## Description of the task
The entries are to be written out word for word, with their images left out.

(Pictures with short captions)
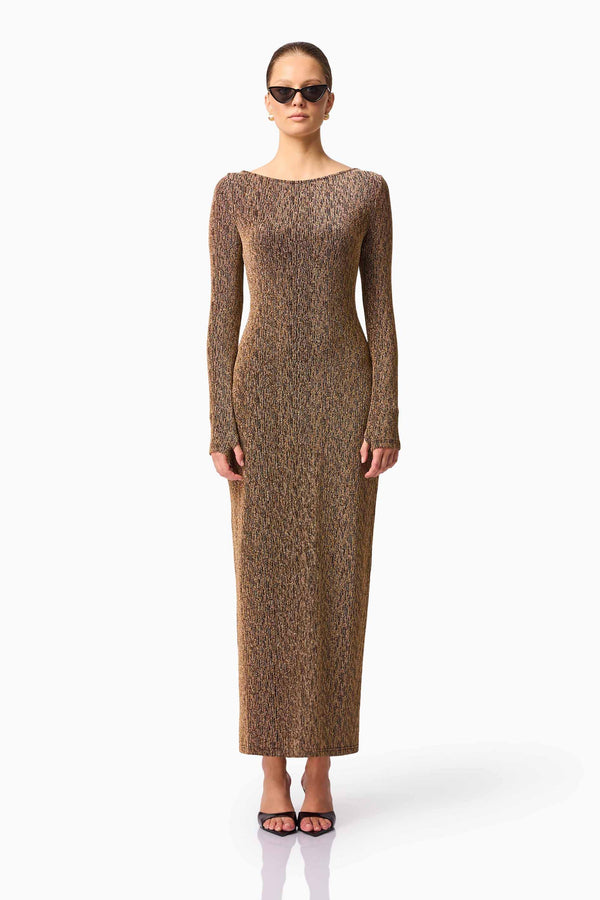 Blonde model wearing CURAAE Emery Long Sleeve Maxi Dress in Gold front pose
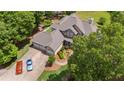 Gorgeous home featuring mature landscaping, three-car garage and stunning curb appeal from above at 922 Florence Rd, Douglasville, GA 30134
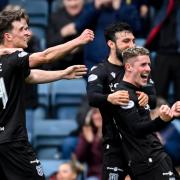 Luke McCowan celebrates scoring for Dundee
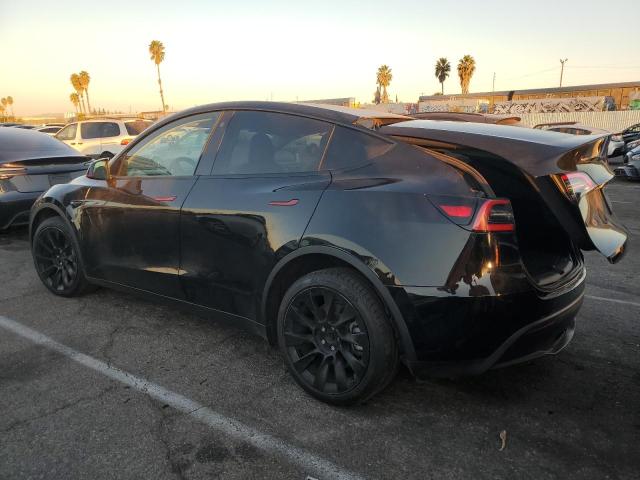 Photo 2 from auction – 2021 TESLA MODEL Y with VIN 5YJYGDEE6MF088196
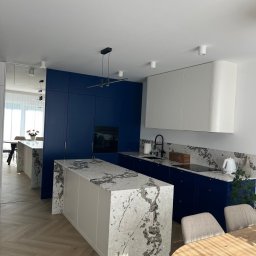 Marcin Pepliński - Nowoczesna kuchnia z wyspą i blatem z marmuru, szafki w odcieniach bieli i granatu, parkiet w jodełkę. Minimalistyczne oświetlenie i okrągły stół dodają elegancji.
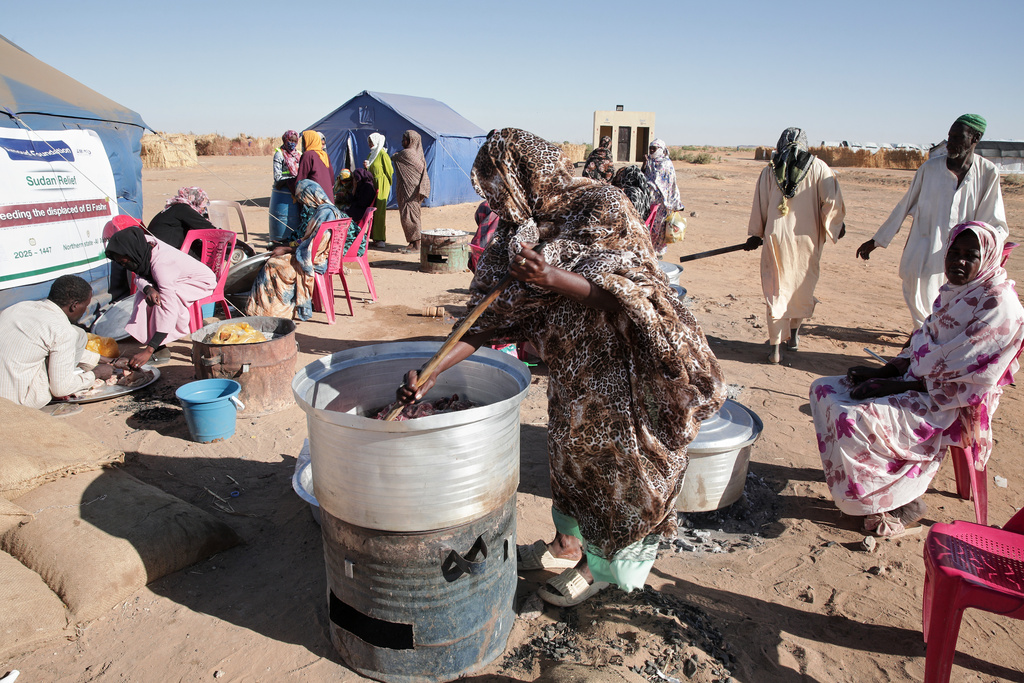 Sudanese women displaced from El-Fasher cook meals at a community kitchen inside the newly established El-Afadh camp in Al Dabbah, in Sudan's Northern State, Sunday, Nov. 16, 2025. (AP Photo/Marwan Ali)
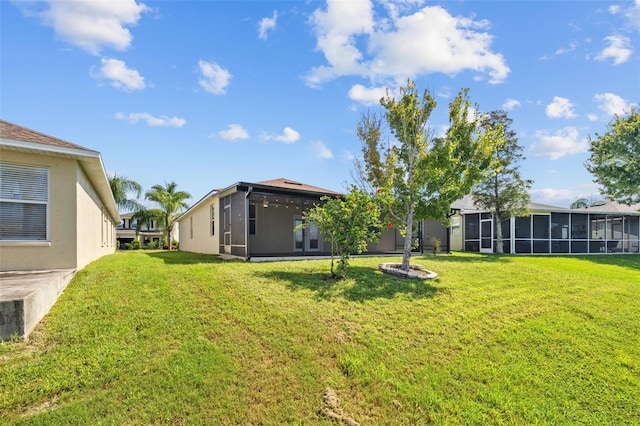 view of yard featuring a sunroom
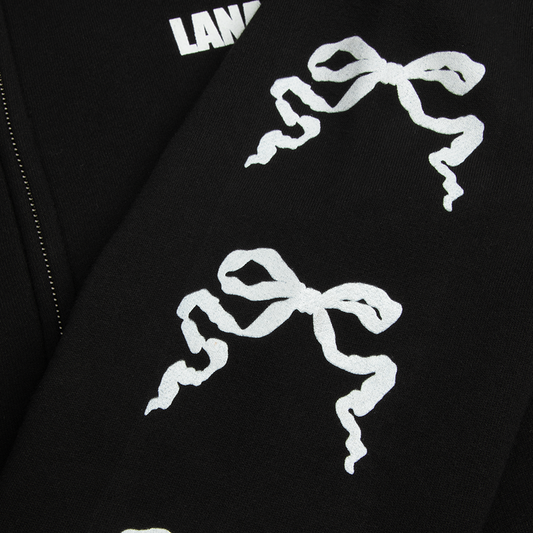 Close-up detail of the Ribbon Sleeve Black Zip-Up Hoodie showcasing the repeating white ribbon bow graphics printed along the black sleeve, highlighting the minimalist Lana Del Rey-inspired vintage aesthetic.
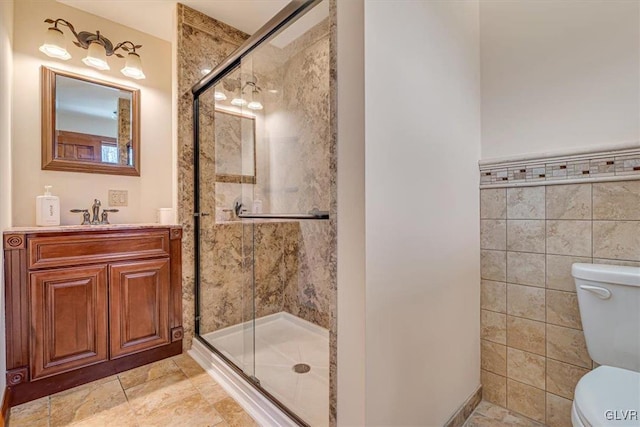 bathroom featuring walk in shower, vanity, tile walls, and toilet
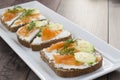 Sandwiches with salmon, ricotta, dill and cucumber. Royalty Free Stock Photo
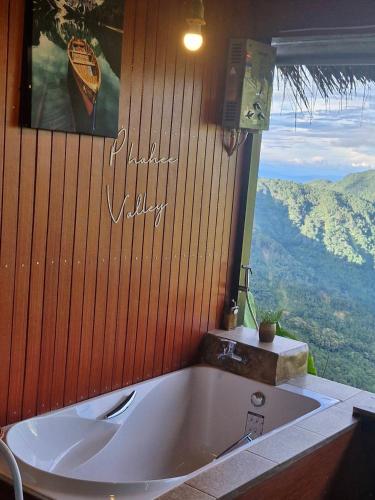 a large bath tub in a room with a window at Phahee valley ผาฮี้วัลเล่ย์ in Ban Ko Doi Tung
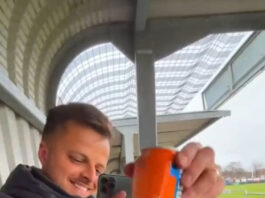 Jordan Presley and Andrew Stewart enjoying Iron Bru at footie game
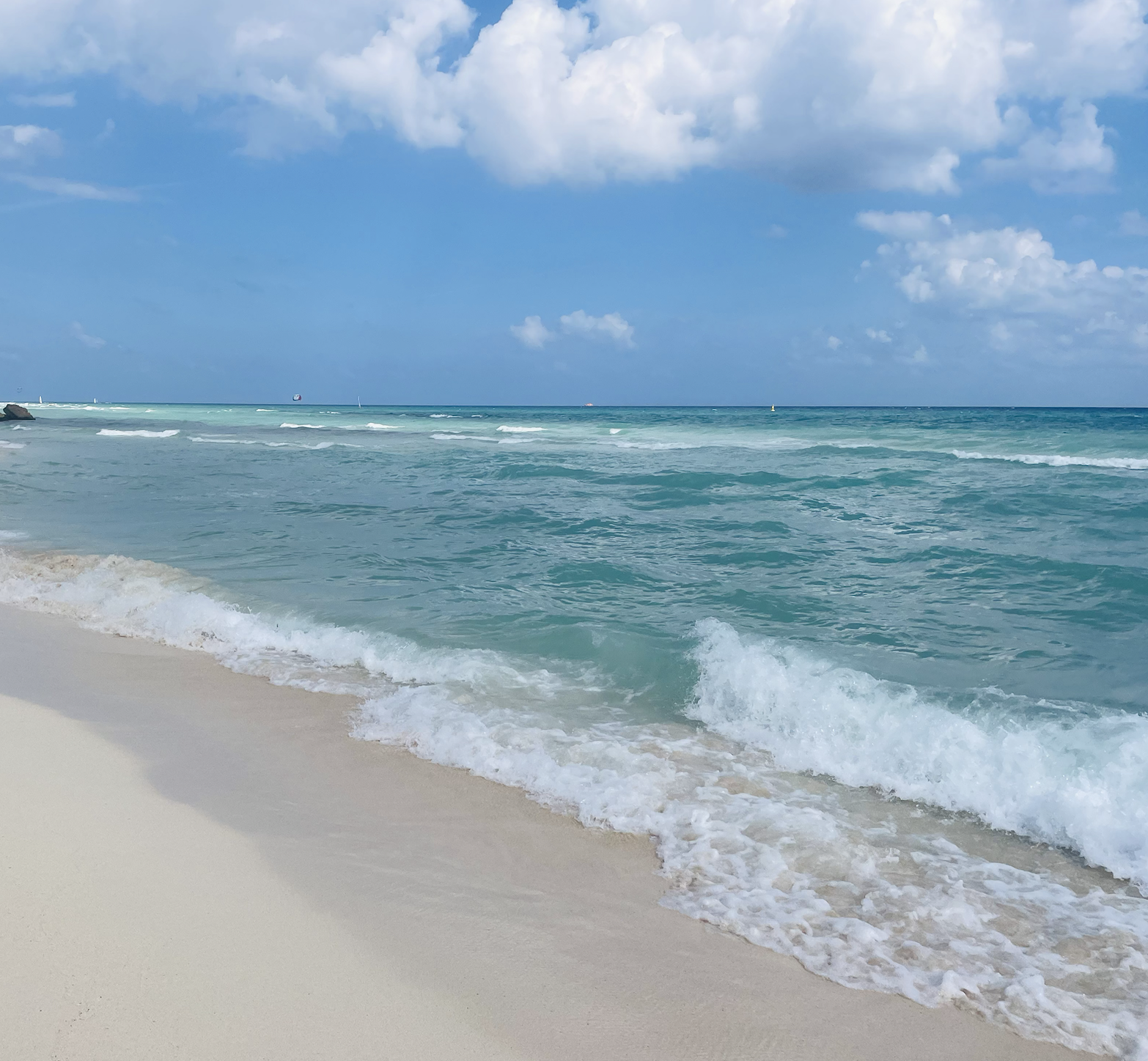 Sunny beach with clear turquoise water, white sandy shore, and blue sky with scattered clouds.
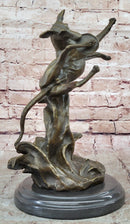 Puppy Dog Catching Frisbee Bronze Sculpture by Milo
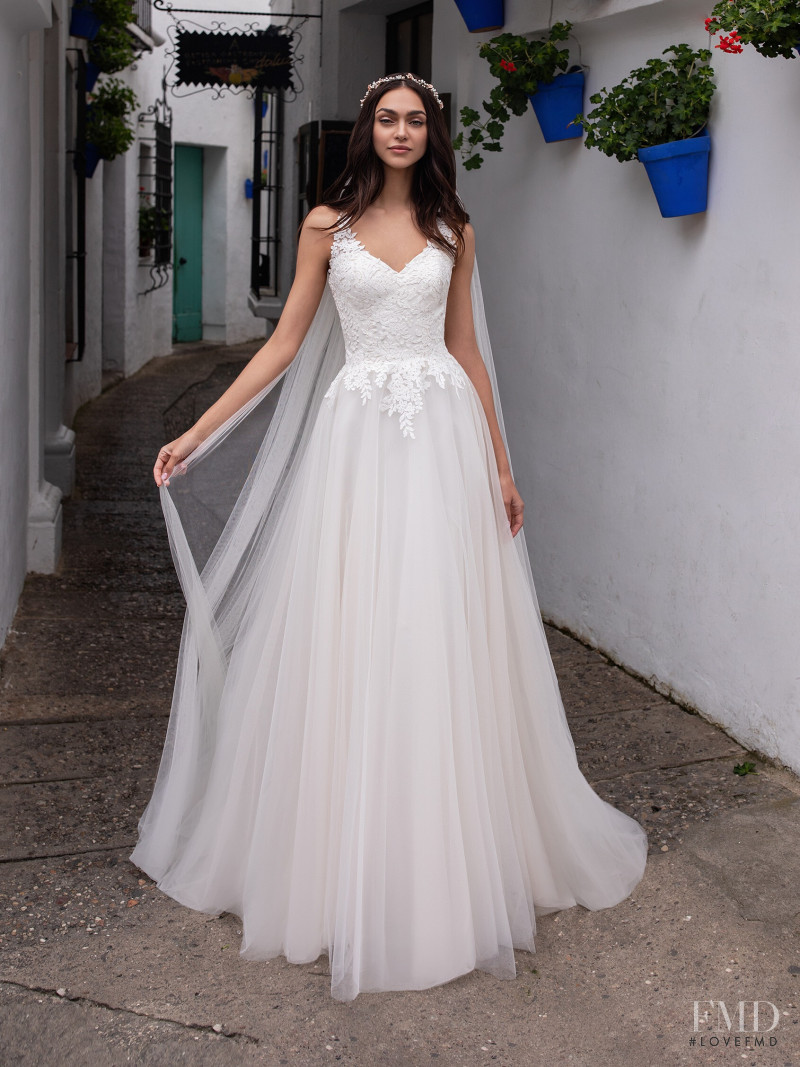 Zhenya Katava featured in  the Pronovias catalogue for Summer 2019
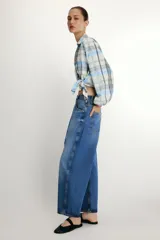 Jeans de tiro medio con diseño barrel, cinco bolsillos y cinturón fino del mismo tejido. Presenta pernera ancha en los muslos que se estrecha gradualmente hacia el tobillo, con cierre frontal de cremallera y botón.
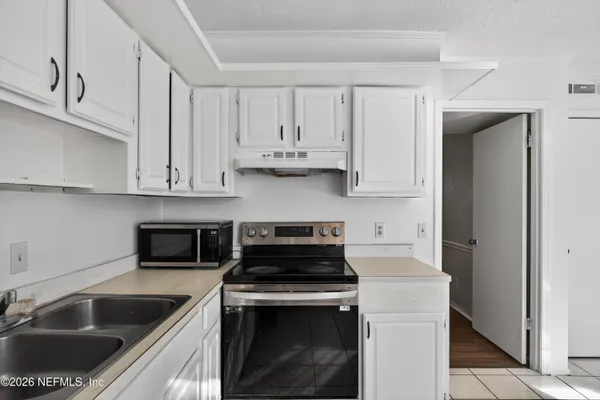 a kitchen with granite countertop white cabinets and stainless steel appliances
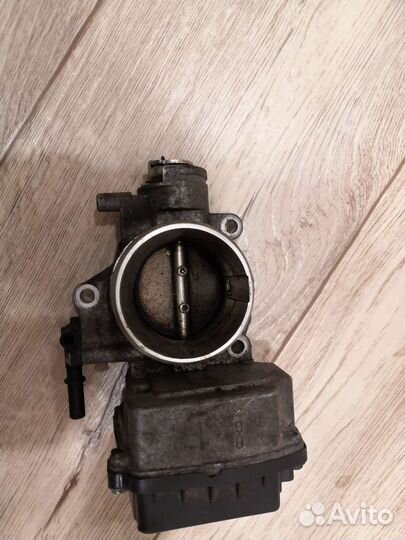 Дроссельная заслонка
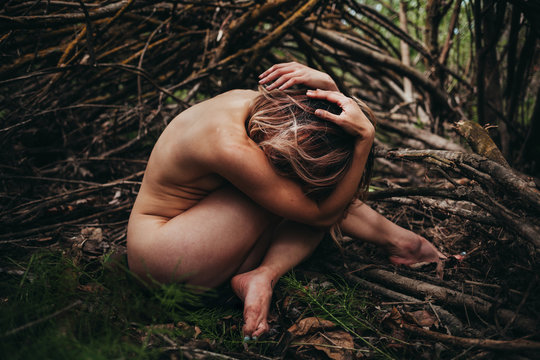 Naked woman sitting outdoors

## Solution to this problem
 Blonde model wearing CURAAE Emery Long Sleeve Maxi Dress in Gold front pose
 Gorgeous home featuring mature landscaping, three-car garage and stunning curb appeal from above at 922 Florence Rd, Douglasville, GA 30134
 Luke McCowan celebrates scoring for Dundee
 Photo 2 from auction – 2021 TESLA MODEL Y with VIN 5YJYGDEE6MF088196
 Marcin Pepliński - Nowoczesna kuchnia z wyspą i blatem z marmuru, szafki w odcieniach bieli i granatu, parkiet w jodełkę. Minimalistyczne oświetlenie i okrągły stół dodają elegancji.
 Sudanese women displaced from El-Fasher cook meals at a community kitchen inside the newly established El-Afadh camp in Al Dabbah, in Sudan's Northern State, Sunday, Nov. 16, 2025. (AP Photo/Marwan Ali)
 view of yard featuring a sunroom
 Close-up detail of the Ribbon Sleeve Black Zip-Up Hoodie showcasing the repeating white ribbon bow graphics printed along the black sleeve, highlighting the minimalist Lana Del Rey-inspired vintage aesthetic.
 bathroom featuring walk in shower, vanity, tile walls, and toilet
 Sandwiches with salmon, ricotta, dill and cucumber. Royalty Free Stock Photo
 a large bath tub in a room with a window at Phahee valley ผาฮี้วัลเล่ย์ in Ban Ko Doi Tung
 Jordan Presley and Andrew Stewart enjoying Iron Bru at footie game
 Sunny beach with clear turquoise water, white sandy shore, and blue sky with scattered clouds.
 Puppy Dog Catching Frisbee Bronze Sculpture by Milo
 Zhenya Katava featured in  the Pronovias catalogue for Summer 2019
 Jeans de tiro medio con diseño barrel, cinco bolsillos y cinturón fino del mismo tejido. Presenta pernera ancha en los muslos que se estrecha gradualmente hacia el tobillo, con cierre frontal de cremallera y botón.
 a kitchen with granite countertop white cabinets and stainless steel appliances
 Дроссельная заслонка
 Naked woman sitting outdoors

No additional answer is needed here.